Recommended Age, Grade, and Reading Levels

  • Age: 9 to 12
  • Grade: 4 to 7
  • Reading age: 9 to 12

Description

It’s the summer of 1988 and 15-year-old aspiring artist Adam Zapotica has a big problem. He’s crazy about dinosaurs, and a team of paleontologists and scientists at Milk River Ridge near Writing-on-Stone Provincial Park in southern Alberta has recently unearthed a major cache of dinosaur eggs. They need volunteers to assist them at the dig, but there’s a catch — you have to be 18!
Adam soon figures a way to get around that, and faster than a raptor the Calgary youth finds himself part of the dinosaur crew and knee-deep in intrigue and romance, especially after he meets Jamie, the teenaged daughter of the camp’s boss.
Someone is stealing fossils, and the suspects are almost as numerous as the dinosaur experts toiling amid the hoodoos and coulees. Adam and Jamie are determined to get to the bottom of the pilfering, but dinosaurs are big business and the danger could be deadly.

About the author

Marion Woodson is the author of several young adult novels and lives in Nanaimo, British Columbia.
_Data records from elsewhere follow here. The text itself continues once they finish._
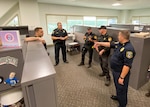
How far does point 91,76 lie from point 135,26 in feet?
9.57

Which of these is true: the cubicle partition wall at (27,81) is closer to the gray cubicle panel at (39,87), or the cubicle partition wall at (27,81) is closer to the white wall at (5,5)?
the gray cubicle panel at (39,87)

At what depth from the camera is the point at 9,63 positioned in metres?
1.01

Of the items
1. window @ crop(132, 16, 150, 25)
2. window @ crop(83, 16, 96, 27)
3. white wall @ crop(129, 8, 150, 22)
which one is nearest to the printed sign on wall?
window @ crop(83, 16, 96, 27)

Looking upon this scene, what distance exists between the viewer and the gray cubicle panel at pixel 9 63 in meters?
0.99

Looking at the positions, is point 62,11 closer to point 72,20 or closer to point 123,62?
point 72,20

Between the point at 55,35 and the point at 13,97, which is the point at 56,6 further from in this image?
the point at 13,97

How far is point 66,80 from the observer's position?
2.89 metres

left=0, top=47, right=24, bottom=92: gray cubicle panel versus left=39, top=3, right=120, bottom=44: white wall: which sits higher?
left=39, top=3, right=120, bottom=44: white wall

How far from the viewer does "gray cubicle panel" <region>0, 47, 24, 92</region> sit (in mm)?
994

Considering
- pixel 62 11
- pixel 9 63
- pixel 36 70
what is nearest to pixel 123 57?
pixel 36 70

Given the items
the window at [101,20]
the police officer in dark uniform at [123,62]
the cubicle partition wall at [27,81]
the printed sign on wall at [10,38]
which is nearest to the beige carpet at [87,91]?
the police officer in dark uniform at [123,62]

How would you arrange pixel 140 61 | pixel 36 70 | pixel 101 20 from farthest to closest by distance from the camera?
1. pixel 101 20
2. pixel 140 61
3. pixel 36 70

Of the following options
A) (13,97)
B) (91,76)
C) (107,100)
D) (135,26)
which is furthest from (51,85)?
(135,26)

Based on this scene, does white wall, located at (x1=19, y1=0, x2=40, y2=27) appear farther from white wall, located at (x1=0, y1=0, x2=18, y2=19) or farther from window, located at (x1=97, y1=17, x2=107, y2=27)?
window, located at (x1=97, y1=17, x2=107, y2=27)
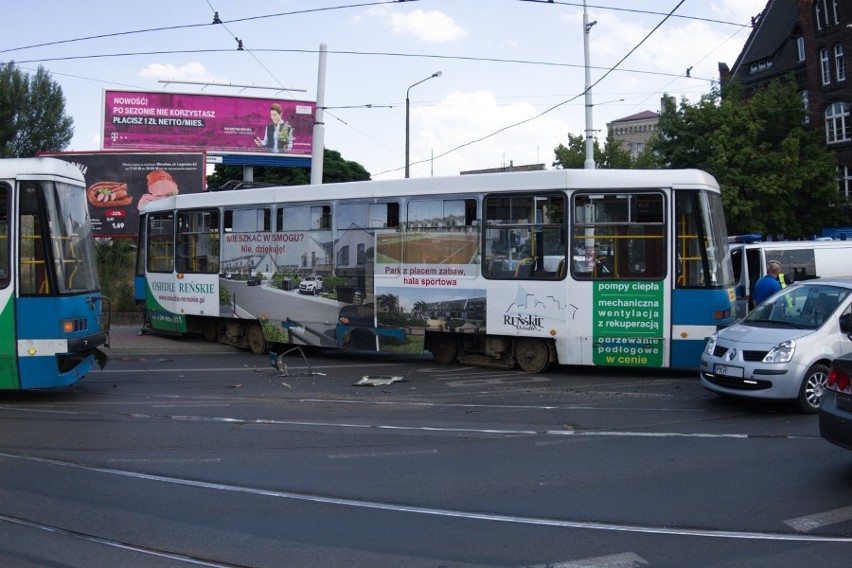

Marion Woodson's profile page

Editorial Reviews

I thought that Dinosaur Fever was a great book. It includes little parts of the past-mini stories of what it was like for Hypacrosaurs, a duckbill, which are very interesting.

Victoria

The story rises into a climax in the final 30 pages, with Adam tracking and apprehending the poachers on his own, thus gaining confidence (but sadly, leaving Jamie, the more enterprising of the two, back in the safety of the camp). Thus, what sometimes resonates even more than Adam and Jamie's story is Woodson's masterful evocation of the environs of Alberta which by turn humble and inspire Adam to try to capture the world as the Hypacrosaurus would have known it. And that is what ultimately makes Dinosaur Fever worth catching.